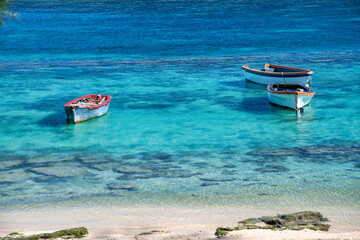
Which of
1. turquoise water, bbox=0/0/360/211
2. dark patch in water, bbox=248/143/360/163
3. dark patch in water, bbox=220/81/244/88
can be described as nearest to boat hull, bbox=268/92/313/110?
---
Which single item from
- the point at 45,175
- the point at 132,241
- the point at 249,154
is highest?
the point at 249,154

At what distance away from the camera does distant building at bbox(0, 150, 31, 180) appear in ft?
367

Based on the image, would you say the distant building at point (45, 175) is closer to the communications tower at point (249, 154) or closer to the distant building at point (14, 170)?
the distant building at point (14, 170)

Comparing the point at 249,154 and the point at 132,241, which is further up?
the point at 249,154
* * *
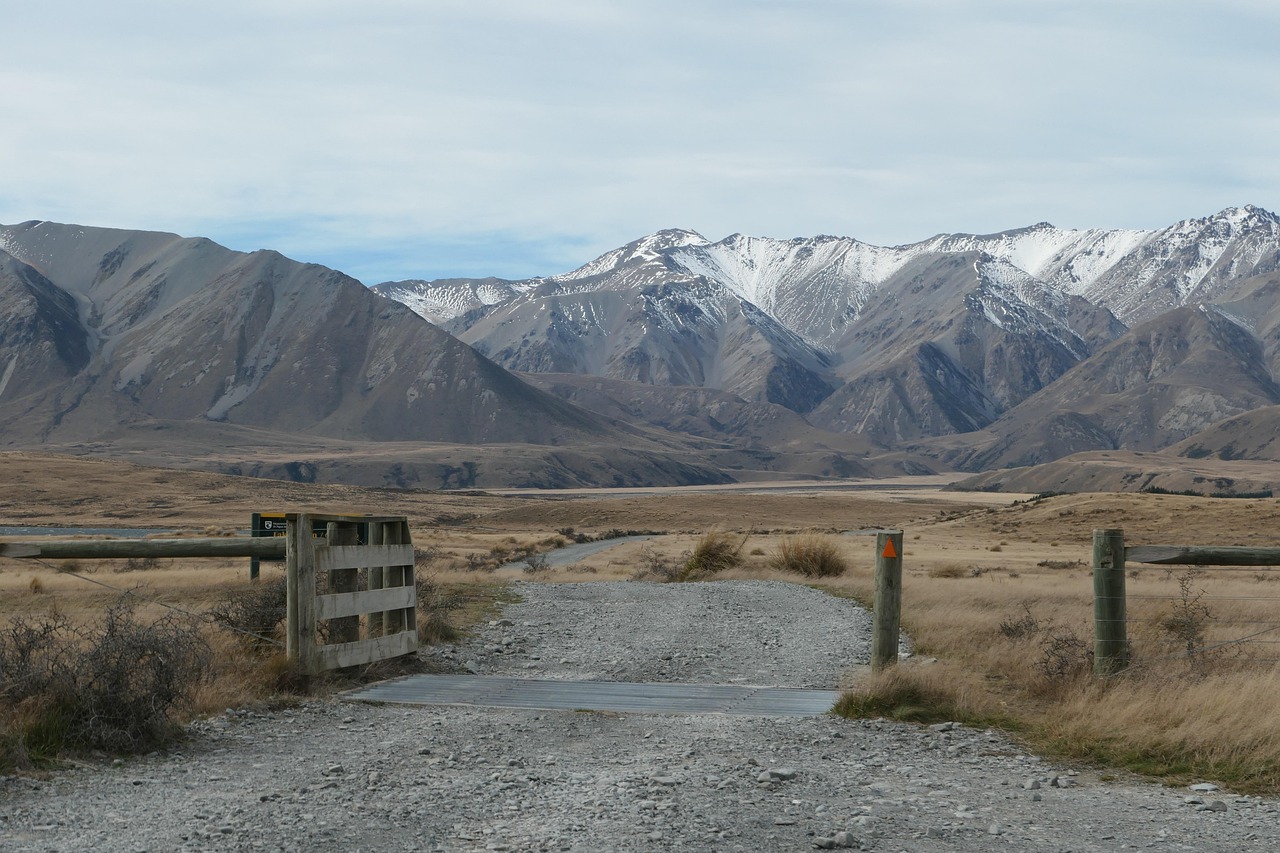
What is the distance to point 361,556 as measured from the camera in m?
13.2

Work instructions – Gather every line of the listing above that contains the word "dark" and copy each one in full.

Solution below –
2. dark patch in water, bbox=248/143/360/163
3. dark patch in water, bbox=220/81/244/88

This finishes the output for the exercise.